Why Is Estimating Software Testing Time So Difficult?
Management loves to ask testers to estimate how long their efforts will take. We can know how long test cases take to run individually, and we can assume there will be some bugs that will require time to fix and to rerun tests. But outside these sureties, there’s much more we do not know that makes it difficult to predict a timeframe.
Here are nine factors that significantly influence our ability to estimate testing time.
1. Although bugs are almost a certainty, how long their fixes will take is less certain. Most organizations lack sufficient historical data to build estimates from. Without the data of experience, it’s difficult to create accurate estimates.
2. The next key factor is the test team itself. How large is the team? What is everyone’s level of skill and experience? Do they have a well-defined testing process that everyone understands and can select from? How much time can the team focus on testing tasks without interruption? And what are the team’s interaction skills? These characteristics are all vital to the team’s performance and, thus, the estimates for testing time, but we have few ways of measuring them.
3. System size, complexity, and risk are more factors that influence the amount of testing that “should” be performed. And again, we have few effective ways of measuring these components.
4. How stable are requirements? We don’t “freeze the requirements” these days; in today’s agile world we welcome change, and with those changes to requirements will come changes in testing—and the estimates.
5. Another unknown is the defect density in the requirements, design, and code. Buggy requirements and design will result in buggy code. That factor has a substantial impact on the amount of time testing will require.
6. We also need to consider the developer “screw-up rate” when fixing defects. The general view is that about 5 percent of the “fixes” either will not fix the original problem or will break something else in the product, but you don't know the exact ratio.
7. The required thoroughness (coverage) of the testing plays a role, too. Is this a cribbage game app in which minor errors might be acceptable, or a drug infusion system where errors can be deadly? Does the system have zillions of paths that each require a unique test, or myriad combinations of data it must process correctly each time?

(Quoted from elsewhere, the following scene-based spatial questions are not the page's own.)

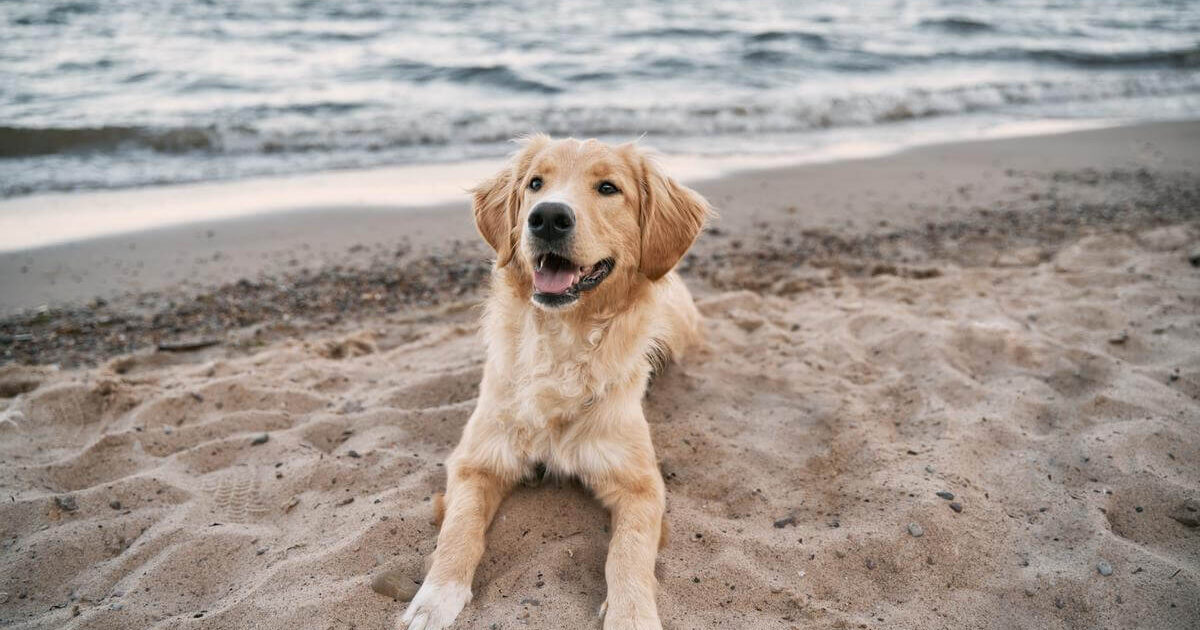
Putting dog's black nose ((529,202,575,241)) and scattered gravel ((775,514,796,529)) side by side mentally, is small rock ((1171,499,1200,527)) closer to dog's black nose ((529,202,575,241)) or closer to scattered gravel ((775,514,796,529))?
scattered gravel ((775,514,796,529))

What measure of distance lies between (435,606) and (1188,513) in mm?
3142

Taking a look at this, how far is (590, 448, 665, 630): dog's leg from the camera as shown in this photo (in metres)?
2.61

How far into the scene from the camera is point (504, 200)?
3789 millimetres

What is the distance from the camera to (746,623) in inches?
103

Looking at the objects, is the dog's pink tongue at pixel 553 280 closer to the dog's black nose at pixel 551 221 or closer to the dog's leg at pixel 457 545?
the dog's black nose at pixel 551 221

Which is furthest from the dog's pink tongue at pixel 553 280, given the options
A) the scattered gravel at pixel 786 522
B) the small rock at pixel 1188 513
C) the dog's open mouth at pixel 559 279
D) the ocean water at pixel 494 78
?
the ocean water at pixel 494 78

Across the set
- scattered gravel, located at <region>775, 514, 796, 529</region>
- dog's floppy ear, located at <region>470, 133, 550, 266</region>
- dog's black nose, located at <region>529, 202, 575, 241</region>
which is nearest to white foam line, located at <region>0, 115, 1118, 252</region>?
dog's floppy ear, located at <region>470, 133, 550, 266</region>

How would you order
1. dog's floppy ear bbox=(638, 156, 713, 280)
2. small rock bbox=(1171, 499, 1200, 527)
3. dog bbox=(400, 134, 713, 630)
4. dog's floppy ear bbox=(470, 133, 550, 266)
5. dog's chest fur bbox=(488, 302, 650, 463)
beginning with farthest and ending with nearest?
1. dog's floppy ear bbox=(470, 133, 550, 266)
2. dog's floppy ear bbox=(638, 156, 713, 280)
3. dog's chest fur bbox=(488, 302, 650, 463)
4. dog bbox=(400, 134, 713, 630)
5. small rock bbox=(1171, 499, 1200, 527)

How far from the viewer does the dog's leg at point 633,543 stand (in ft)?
8.56

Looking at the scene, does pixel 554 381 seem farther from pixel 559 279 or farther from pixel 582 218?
pixel 582 218

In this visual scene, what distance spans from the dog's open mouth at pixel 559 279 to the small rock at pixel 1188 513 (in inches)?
106

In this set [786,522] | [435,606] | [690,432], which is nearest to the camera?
[435,606]

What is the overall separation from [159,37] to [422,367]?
15.5m

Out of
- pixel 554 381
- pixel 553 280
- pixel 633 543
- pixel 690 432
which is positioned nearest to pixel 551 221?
pixel 553 280
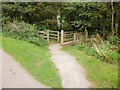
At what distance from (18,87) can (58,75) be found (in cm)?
180

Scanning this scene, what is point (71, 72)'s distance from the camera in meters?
6.72

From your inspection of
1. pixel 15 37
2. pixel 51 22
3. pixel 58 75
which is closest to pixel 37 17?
pixel 51 22

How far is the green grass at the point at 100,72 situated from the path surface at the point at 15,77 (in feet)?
7.28

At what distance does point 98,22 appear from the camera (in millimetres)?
13281

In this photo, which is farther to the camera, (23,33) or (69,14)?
(69,14)

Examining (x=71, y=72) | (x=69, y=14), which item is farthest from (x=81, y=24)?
(x=71, y=72)

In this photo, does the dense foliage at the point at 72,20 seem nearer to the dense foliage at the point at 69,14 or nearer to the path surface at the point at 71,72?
the dense foliage at the point at 69,14

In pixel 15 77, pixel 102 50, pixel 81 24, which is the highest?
pixel 81 24

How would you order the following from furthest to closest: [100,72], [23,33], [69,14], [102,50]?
[69,14] → [23,33] → [102,50] → [100,72]

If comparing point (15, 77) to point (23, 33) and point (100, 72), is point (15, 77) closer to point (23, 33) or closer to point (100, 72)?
point (100, 72)

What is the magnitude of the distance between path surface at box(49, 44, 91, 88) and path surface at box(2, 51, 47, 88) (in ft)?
3.55

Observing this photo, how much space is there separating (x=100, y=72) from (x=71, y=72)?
138 cm

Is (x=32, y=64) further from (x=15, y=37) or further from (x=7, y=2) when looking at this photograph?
(x=7, y=2)

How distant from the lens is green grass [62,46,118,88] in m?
5.85
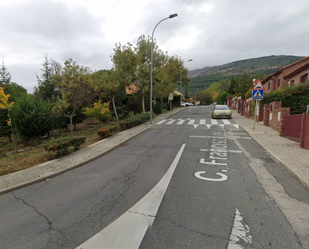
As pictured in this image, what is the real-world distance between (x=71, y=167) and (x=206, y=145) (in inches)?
218

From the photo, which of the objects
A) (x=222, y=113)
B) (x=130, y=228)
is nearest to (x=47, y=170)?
(x=130, y=228)

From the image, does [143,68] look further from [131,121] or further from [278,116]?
[278,116]

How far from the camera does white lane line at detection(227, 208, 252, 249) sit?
2.19 m

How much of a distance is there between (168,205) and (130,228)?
2.76 feet

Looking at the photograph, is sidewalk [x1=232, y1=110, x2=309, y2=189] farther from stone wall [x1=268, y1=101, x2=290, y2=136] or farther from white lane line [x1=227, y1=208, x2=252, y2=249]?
white lane line [x1=227, y1=208, x2=252, y2=249]

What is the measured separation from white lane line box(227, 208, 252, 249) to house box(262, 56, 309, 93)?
18.6 meters

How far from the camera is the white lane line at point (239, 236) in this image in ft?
7.18

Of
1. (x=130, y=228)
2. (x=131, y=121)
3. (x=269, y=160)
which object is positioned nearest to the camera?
(x=130, y=228)

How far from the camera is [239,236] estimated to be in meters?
2.34

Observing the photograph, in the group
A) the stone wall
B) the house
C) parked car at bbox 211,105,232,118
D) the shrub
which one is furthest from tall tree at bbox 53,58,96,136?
the house

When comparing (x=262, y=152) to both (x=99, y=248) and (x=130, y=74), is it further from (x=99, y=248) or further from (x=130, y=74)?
(x=130, y=74)

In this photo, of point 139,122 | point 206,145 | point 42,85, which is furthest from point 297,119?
point 42,85

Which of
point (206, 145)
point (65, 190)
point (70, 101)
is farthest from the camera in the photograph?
point (70, 101)

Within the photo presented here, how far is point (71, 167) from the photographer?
5.39 m
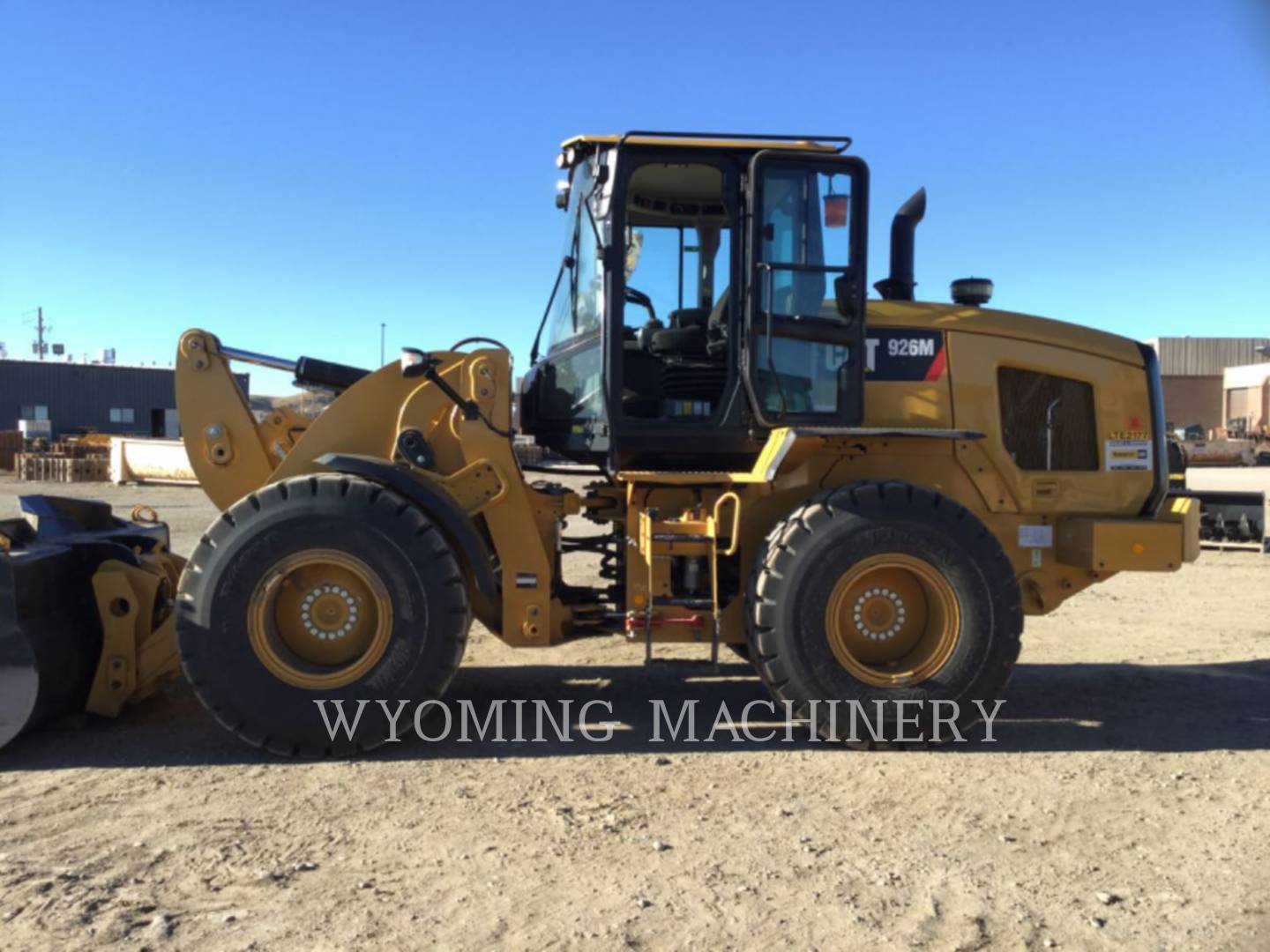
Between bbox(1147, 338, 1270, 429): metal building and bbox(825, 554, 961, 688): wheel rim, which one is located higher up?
bbox(1147, 338, 1270, 429): metal building

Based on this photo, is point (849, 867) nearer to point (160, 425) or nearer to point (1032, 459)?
point (1032, 459)

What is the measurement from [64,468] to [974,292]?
28322 millimetres

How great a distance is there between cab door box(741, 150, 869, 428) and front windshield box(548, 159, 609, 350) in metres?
0.81

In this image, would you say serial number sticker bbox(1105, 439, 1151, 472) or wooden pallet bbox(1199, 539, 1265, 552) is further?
wooden pallet bbox(1199, 539, 1265, 552)

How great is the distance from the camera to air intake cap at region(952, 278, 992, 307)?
5.80 meters

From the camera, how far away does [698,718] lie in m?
5.39

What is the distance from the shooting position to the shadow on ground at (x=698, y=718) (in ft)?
15.4

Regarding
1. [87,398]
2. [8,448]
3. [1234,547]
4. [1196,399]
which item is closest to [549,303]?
[1234,547]

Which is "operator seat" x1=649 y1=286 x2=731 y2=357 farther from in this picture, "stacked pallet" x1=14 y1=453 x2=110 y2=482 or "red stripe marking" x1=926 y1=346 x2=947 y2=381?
"stacked pallet" x1=14 y1=453 x2=110 y2=482

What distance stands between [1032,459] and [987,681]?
54.5 inches

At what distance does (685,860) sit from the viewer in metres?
3.54

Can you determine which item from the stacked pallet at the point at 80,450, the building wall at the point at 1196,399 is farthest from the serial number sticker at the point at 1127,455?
the building wall at the point at 1196,399

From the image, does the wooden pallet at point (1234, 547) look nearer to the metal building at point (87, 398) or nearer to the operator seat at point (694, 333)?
the operator seat at point (694, 333)

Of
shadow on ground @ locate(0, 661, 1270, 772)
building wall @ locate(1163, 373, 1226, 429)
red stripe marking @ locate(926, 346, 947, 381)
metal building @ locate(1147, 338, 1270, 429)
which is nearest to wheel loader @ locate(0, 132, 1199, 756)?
red stripe marking @ locate(926, 346, 947, 381)
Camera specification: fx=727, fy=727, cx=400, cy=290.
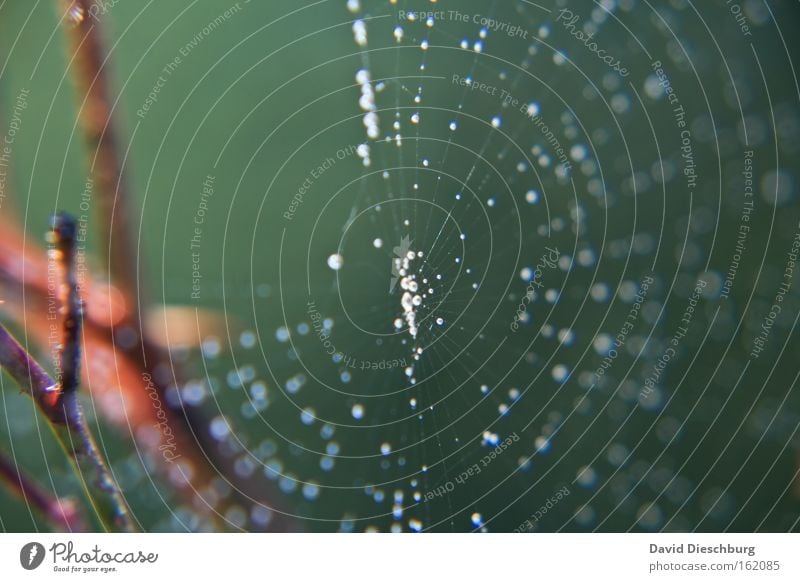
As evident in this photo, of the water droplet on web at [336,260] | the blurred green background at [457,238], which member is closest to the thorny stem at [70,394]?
the blurred green background at [457,238]

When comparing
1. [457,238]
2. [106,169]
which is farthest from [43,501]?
[457,238]

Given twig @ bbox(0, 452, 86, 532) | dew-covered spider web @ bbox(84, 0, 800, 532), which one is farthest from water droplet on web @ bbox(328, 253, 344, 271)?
twig @ bbox(0, 452, 86, 532)

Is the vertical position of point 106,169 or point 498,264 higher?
point 106,169

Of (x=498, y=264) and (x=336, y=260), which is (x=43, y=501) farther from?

8. The availability and reuse of previous test assets and environments can significantly reduce the time required to test. Unfortunately, there are no generally accepted ways to measure that element.
9. Lastly, good test estimation is just plain hard work. Joel Spolsky’s evidence-based scheduling method has four steps: Break the planned testing tasks down into small chunks, track the actual elapsed time, simulate the future using Monte Carlo methods, and manage your project actively. He claims good success using this method, but who really wants to go to all that work? Not many organizations I know of.
Is it any wonder that test estimation is so difficult? So many important factors elude our measurement, and even if we knew them, it would require substantial effort to turn those metrics into a reasonable estimate. Perhaps we would be better off investing the time we would spend estimating into doing actual testing instead.